#### TEXTO FORNECIDO
* * * * * * *

As revoltas no mundo árabe não mexeram nas vendas de frango brasileiro para a região. Ao contrário, a BRF (Brasil Foods), terceira maior exportadora do país, planeja ter uma fábrica por lá.
É o que conta o copresidente do conselho da companhia, Luiz Fernando Furlan, 64. Ministro do Desenvolvimento sob Lula, ele fala do tombo fulminante da Sadia, fundada pelo avô em 1944.
O desastre, que ocorreu na esteira de perdas homéricas com investimentos financeiros em 2008, desaguou na fusão da Sadia-Perdigão. O negócio, que completa em maio dois anos, está sob análise do Cade (Conselho Administrativo de Defesa Econômica).
Folha – Como estão os negócios com o mundo árabe?
Luiz Fernando Furlan – Aparentemente é um movimento positivo, mas há alguma preocupação. Os negócios estão normais. Essa região, na qual somos líderes, representa mais de 20% das nossas exportações.
Não há fábricas na região?
Ainda não, mas está entre os projetos prioritários. Temos terreno nos Emirados Árabes, mas não definimos. Há tratativas com a Arábia Saudita. Analisamos a possibilidade de aquisições.
Real sobrevalorizado também explica o movimento?

* * * * * * *

(Itens armazenados)
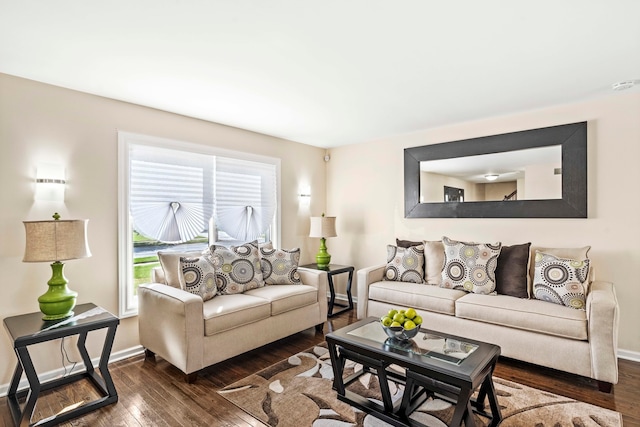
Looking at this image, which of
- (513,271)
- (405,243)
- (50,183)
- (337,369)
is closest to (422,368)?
(337,369)

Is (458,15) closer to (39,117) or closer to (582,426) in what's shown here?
(582,426)

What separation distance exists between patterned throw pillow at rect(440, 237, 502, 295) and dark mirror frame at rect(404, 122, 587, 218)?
1.58ft

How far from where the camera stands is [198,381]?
8.61 feet

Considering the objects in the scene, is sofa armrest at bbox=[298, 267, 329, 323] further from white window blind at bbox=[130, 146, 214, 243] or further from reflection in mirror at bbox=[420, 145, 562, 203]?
reflection in mirror at bbox=[420, 145, 562, 203]

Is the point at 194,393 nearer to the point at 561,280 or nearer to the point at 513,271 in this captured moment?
the point at 513,271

* * * * * * *

#### INSTRUÇÕES DA TAREFA
Extraia do texto sobre a BRF, sem nenhuma alteração, o trecho que vai de "É o que conta" até "avô em 1944.", inclusive. Baseie-se somente no texto.

#### RESPOSTA COMPLETA
É o que conta o copresidente do conselho da companhia, Luiz Fernando Furlan, 64. Ministro do Desenvolvimento sob Lula, ele fala do tombo fulminante da Sadia, fundada pelo avô em 1944.